▸ Text provided:
━━━━━━━━
It was at this time I realised my handy note taking app – Gmail – had somehow deleted my draft. Sigh.

Needing a place to sit and hastily re-type my notes, I headed for the ‘Unconf’.

If you aren’t aware, the Unconf is the fourth talk-track. It only announces its speakers on the day, so you won’t find them on the official website. The talks here are shorter – 25 minutes – and often more advanced, or specific in subject.

As soon as I saw a talk about Symfony Flex I decided I would be in there for a while 🙂

Unconf – Creating Rich Universal React Apps Powered By RESTful PHP – Akihito Koriyama

There was a lot of detail in this talk – more than could be reasonably covered in 25 minutes.

A really useful takeaway for me here was in what the HTTP OPTIONS  verb is supposed to be used for. Now, here’s me thinking it’s just the annoying verb that often reports a failure when CORS problems occur 😉

OPTIONS , I learned, are (rather unsurprisingly, given the name) supposed to tell the API consumer exactly what can be done with any given endpoint.

Now this all assumes you are providing a truly RESTful implementation. In most of my projects lately I have instead opted for the simpler approach of providing a JSON API.

There was a lot of emphasis on HAL. All examples were given in the context of Bear.sunday though Akihito did also mention that API Platform offered similar functionality, for the Symfony-inclined.

I really enjoyed this talk. I wish I had taken further notes around Akihito’s implementation of Server Side Rendering, which has become a problem for me in the time since attending PHPNW17.

Unconf – Enfys: The Infant Year – Mark Baker

I had absolutely no idea what Enfys was before this talk.

You may not either, so allow me to enlighten you:

Enfys is the Elephant plushy representing diversity in the PHP Community.

This talk was all about the journey from idea to successful kick-starter.

This was an absolutely fantastic talk, well delivered and full of warm feels 🙂 It is obvious that Mark cares passionately about his project, and its wider implications.
━━━━━━━━
▸ Exercise tasks:
**1.** According to the Unconf write-up, what is the HTTP OPTIONS verb supposed to do?
**2.** For each statement, answer yes or no according to the Unconf write-up, and quote the words that decide it.
(a) The Unconf lists its speakers on the official website ahead of time.
(b) Akihito Koriyama's examples were given in the context of Bear.sunday.
(c) Enfys is an Elephant plushy representing diversity in the PHP Community.
**3.** From the Unconf write-up, list every characteristic of the Unconf given in the paragraph beginning "If you aren’t aware".
The data that come next are drawn from a separate source and bear no relation to the Unconf write-up.

▸ Collected material:
━━━━━━━━
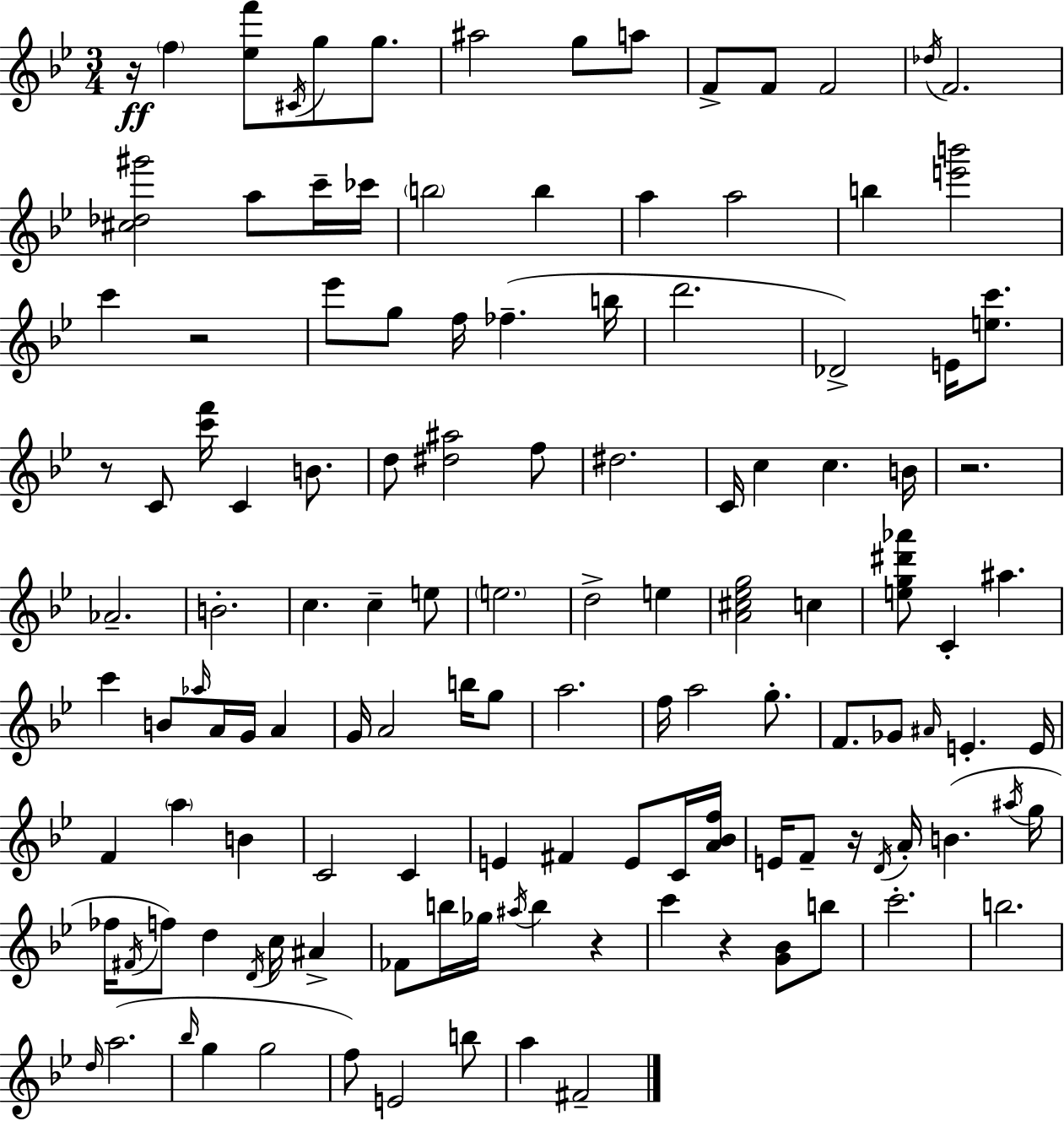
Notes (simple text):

R/s F5/q [Eb5,F6]/e C#4/s G5/e G5/e. A#5/h G5/e A5/e F4/e F4/e F4/h Db5/s F4/h. [C#5,Db5,G#6]/h A5/e C6/s CES6/s B5/h B5/q A5/q A5/h B5/q [E6,B6]/h C6/q R/h Eb6/e G5/e F5/s FES5/q. B5/s D6/h. Db4/h E4/s [E5,C6]/e. R/e C4/e [C6,F6]/s C4/q B4/e. D5/e [D#5,A#5]/h F5/e D#5/h. C4/s C5/q C5/q. B4/s R/h. Ab4/h. B4/h. C5/q. C5/q E5/e E5/h. D5/h E5/q [A4,C#5,Eb5,G5]/h C5/q [E5,G5,D#6,Ab6]/e C4/q A#5/q. C6/q B4/e Ab5/s A4/s G4/s A4/q G4/s A4/h B5/s G5/e A5/h. F5/s A5/h G5/e. F4/e. Gb4/e A#4/s E4/q. E4/s F4/q A5/q B4/q C4/h C4/q E4/q F#4/q E4/e C4/s [A4,Bb4,F5]/s E4/s F4/e R/s D4/s A4/s B4/q. A#5/s G5/s FES5/s F#4/s F5/e D5/q D4/s C5/s A#4/q FES4/e B5/s Gb5/s A#5/s B5/q R/q C6/q R/q [G4,Bb4]/e B5/e C6/h. B5/h. D5/s A5/h. Bb5/s G5/q G5/h F5/e E4/h B5/e A5/q F#4/h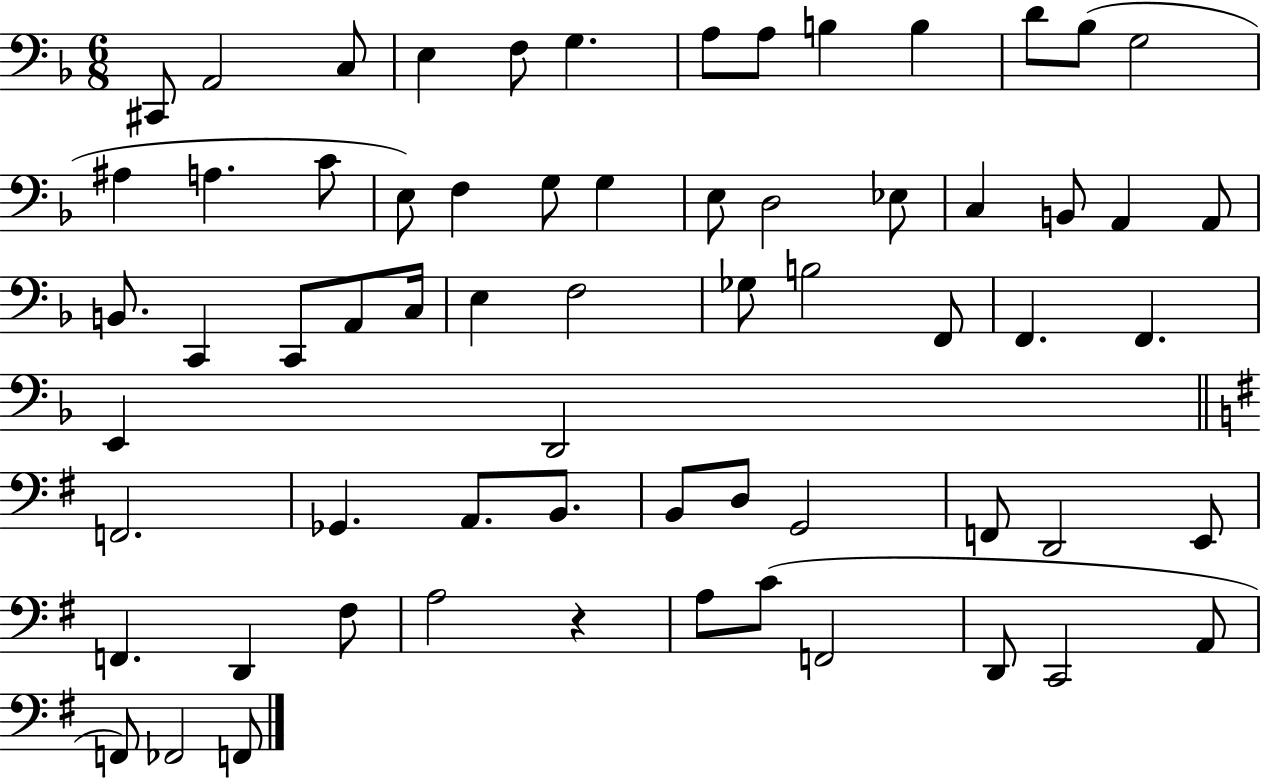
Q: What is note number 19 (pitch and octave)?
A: G3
━━━━━━━━
▸ The responses:
**1.** It is supposed to tell the API consumer exactly what can be done with any given endpoint.

**2.**
(a) No: "It only announces its speakers on the day, so you won’t find them on the official website."
(b) Yes: "All examples were given in the context of Bear.sunday"
(c) Yes: "Enfys is the Elephant plushy representing diversity in the PHP Community."

**3.**
- It is the fourth talk-track.
- It announces its speakers only on the day.
- Its speakers cannot be found on the official website.
- Its talks are shorter, at 25 minutes.
- Its talks are often more advanced or specific in subject.